Set exercise 1:
Decide whether each statement below agrees with the camera thread. Answer yes or no for each, and quote the deciding words of the thread.
(a) The Ricoh GX-R has an APS-C sized sensor.
(b) The Voigtlander rangefinder bodies are described as very quiet.
(c) The Nikon FM2 shutter makes no audible sound.

Extract:
Ricoh GX-R, with the A12 or M-mount module looks like one good choice. I have been toying with the idea of that camera for use with my rangefinder lenses. It is an APS-C sized sensor...I'm not willing to go down to the postage stamp sized sensors when APS-C is available in the same price range.

Ooops, I read the question wrong...you want a film camera...I dunno about the "silent shutter" requirement. I've not heard many quiet shutters. The Voigtlander rfdr bodies are not that quiet, but the focus is fast.
See CameraQuest Home Page


----------



## jukka (Nov 6, 2011)

Yeah, I noticed I wrote that in a bit unclear fashion. Thanks for info, am now currently looking into voigtlander rfdrs, which would seem just right for me. The nikon fm2 has a noticable click with the shutter (which can sometime annoy doing street shooting), and I've been told rfdrs would be more silent, no idea why.


----------



## usayit (Nov 6, 2011)

Budget?

Here are some suggestions to start out with

* Voigtlander Rangefinder w/ interchangeable lenses of choice depending on whether electronic or manual shutter and which frame lines you want.  Compatible with Leica lenses.

Entries:
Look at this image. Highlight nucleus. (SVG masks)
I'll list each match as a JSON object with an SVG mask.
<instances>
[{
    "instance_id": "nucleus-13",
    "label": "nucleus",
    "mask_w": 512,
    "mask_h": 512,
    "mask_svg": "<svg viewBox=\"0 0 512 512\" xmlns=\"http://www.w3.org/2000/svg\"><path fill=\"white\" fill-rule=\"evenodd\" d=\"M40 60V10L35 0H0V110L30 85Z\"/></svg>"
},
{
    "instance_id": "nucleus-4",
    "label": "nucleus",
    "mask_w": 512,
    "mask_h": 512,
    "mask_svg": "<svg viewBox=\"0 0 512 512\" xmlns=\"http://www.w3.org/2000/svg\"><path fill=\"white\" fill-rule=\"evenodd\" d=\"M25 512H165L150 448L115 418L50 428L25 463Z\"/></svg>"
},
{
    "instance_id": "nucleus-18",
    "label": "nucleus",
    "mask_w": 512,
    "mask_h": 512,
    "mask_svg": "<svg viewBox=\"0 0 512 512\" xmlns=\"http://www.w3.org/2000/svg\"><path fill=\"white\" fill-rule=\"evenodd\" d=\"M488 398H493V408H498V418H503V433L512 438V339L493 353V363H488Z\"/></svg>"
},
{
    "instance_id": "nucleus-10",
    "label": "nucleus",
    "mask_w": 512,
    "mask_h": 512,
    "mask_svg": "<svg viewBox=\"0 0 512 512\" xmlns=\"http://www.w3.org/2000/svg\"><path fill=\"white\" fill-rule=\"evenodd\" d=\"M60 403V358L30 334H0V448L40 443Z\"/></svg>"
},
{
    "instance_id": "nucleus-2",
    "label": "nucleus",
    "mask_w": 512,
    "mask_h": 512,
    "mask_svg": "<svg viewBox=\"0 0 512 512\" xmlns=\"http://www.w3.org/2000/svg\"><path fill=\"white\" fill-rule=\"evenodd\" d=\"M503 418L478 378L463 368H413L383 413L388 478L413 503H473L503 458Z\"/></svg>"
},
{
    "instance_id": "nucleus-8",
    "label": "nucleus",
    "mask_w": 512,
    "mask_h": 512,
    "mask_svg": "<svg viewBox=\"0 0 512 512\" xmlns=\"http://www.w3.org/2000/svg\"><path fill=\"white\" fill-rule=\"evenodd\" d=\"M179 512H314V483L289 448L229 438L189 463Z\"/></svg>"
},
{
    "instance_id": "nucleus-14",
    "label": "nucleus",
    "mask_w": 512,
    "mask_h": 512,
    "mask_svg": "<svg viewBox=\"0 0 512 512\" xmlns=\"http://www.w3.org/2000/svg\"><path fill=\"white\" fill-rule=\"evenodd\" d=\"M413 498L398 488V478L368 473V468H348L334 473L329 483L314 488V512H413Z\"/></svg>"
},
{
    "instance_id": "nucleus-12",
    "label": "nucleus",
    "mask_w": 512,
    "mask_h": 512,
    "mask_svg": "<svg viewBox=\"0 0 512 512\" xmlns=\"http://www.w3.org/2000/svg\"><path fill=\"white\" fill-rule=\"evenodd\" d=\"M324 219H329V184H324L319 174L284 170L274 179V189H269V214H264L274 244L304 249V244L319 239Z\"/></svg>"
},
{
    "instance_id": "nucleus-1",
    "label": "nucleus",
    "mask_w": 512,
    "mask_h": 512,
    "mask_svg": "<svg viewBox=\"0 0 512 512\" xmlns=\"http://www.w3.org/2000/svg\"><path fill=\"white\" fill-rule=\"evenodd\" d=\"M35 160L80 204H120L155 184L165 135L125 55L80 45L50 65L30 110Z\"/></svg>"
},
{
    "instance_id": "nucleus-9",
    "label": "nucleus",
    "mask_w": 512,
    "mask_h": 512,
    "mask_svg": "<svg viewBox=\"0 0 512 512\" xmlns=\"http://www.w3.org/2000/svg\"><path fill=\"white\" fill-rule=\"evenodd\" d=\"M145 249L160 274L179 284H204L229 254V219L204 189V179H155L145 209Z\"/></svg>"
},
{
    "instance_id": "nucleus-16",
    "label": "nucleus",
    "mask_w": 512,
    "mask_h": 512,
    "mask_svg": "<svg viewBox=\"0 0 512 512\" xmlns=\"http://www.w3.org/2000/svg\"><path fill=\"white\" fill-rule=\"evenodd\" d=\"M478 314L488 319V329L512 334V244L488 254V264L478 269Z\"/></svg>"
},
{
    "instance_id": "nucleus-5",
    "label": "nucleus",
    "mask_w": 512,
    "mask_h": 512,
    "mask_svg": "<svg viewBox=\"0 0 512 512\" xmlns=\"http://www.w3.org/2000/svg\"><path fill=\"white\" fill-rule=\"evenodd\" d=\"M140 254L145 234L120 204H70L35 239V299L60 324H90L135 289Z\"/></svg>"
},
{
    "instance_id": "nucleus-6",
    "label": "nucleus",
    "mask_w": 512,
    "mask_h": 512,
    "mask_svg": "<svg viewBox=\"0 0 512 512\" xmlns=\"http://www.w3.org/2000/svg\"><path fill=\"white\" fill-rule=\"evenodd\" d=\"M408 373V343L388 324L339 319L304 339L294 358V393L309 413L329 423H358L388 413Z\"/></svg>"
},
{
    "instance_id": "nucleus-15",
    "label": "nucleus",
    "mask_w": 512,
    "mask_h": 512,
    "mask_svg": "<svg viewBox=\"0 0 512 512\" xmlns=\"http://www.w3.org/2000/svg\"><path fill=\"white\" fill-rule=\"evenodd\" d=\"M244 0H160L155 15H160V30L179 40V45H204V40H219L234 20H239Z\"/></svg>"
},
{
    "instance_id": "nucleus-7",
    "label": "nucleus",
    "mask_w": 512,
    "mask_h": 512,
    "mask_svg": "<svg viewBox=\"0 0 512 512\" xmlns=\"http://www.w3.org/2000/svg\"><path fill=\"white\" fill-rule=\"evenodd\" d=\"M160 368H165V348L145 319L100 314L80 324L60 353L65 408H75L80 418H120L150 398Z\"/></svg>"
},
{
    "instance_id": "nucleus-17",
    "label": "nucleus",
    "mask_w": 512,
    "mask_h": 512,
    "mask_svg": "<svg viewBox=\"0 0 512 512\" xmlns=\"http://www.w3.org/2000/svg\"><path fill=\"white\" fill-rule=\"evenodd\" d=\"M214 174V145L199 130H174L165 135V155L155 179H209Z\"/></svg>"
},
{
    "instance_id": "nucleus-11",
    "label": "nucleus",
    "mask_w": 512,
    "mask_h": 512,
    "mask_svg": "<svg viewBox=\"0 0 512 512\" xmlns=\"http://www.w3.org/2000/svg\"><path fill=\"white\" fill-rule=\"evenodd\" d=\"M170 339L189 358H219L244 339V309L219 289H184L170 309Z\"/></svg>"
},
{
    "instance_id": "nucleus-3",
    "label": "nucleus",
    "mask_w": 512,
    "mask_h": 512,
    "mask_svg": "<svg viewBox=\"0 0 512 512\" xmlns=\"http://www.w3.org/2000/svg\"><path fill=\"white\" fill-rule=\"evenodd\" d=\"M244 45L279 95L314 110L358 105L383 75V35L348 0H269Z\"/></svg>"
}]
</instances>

Set exercise 2:
Recast the rows as a JSON list of strings, one string per line. Run from the start of the rows through the line that contains "512H165L150 448L115 418L50", include both ends, and leave out blank lines.

Correct answer 1:
(a) Yes: "It is an APS-C sized sensor"
(b) No: "The Voigtlander rfdr bodies are not that quiet, but the focus is fast."
(c) No: "The nikon fm2 has a noticable click with the shutter"

Correct answer 2:
[
  "Look at this image. Highlight nucleus. (SVG masks)",
  "I'll list each match as a JSON object with an SVG mask.",
  "<instances>",
  "[{",
  "    \"instance_id\": \"nucleus-13\",",
  "    \"label\": \"nucleus\",",
  "    \"mask_w\": 512,",
  "    \"mask_h\": 512,",
  "    \"mask_svg\": \"<svg viewBox=\\\"0 0 512 512\\\" xmlns=\\\"http://www.w3.org/2000/svg\\\"><path fill=\\\"white\\\" fill-rule=\\\"evenodd\\\" d=\\\"M40 60V10L35 0H0V110L30 85Z\\\"/></svg>\"",
  "},",
  "{",
  "    \"instance_id\": \"nucleus-4\",",
  "    \"label\": \"nucleus\",",
  "    \"mask_w\": 512,",
  "    \"mask_h\": 512,",
  "    \"mask_svg\": \"<svg viewBox=\\\"0 0 512 512\\\" xmlns=\\\"http://www.w3.org/2000/svg\\\"><path fill=\\\"white\\\" fill-rule=\\\"evenodd\\\" d=\\\"M25 512H165L150 448L115 418L50 428L25 463Z\\\"/></svg>\""
]